* TASK 1: Please copy out every line of the records below the embargo article, leaving each line unchanged and including none of the article.

* SOURCE EXCERPT:
----------

Seven Reasons To Consider Adding An Embargo To Your Next News Release
For brands with big news to share, embargoing your release could be a wise decision. Not only are you able to give your choice outlet the scoop on what you’re about to announce, but you also provide yourself ample time to set the news up for a feature story right when the release hits the presses.
If you’re on the fence about whether to embargo your release or hold off on making any announcements before its release date, consider its advantages while also understanding the risks of letting your news leak before press time.
Below, seven agency executives from Forbes Agency Council offer their reasons why embargoing your next company announcement is a good idea to consider.

----------

* STORED RECORDS:
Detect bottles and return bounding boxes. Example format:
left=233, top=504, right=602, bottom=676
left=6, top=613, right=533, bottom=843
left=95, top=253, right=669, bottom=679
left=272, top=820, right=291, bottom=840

----------

* TASK 2:
Answer these questions from the embargo article:
(a) Which group do the agency executives belong to?
(b) What risk does the article say to understand when weighing an embargo?
(c) What does embargoing a release give your choice outlet?

* EXPECTED ANSWER 1:
Detect bottles and return bounding boxes. Example format:
left=233, top=504, right=602, bottom=676
left=6, top=613, right=533, bottom=843
left=95, top=253, right=669, bottom=679
left=272, top=820, right=291, bottom=840

* EXPECTED ANSWER 2:
(a) Forbes Agency Council
(b) Letting your news leak before press time
(c) The scoop on what you're about to announce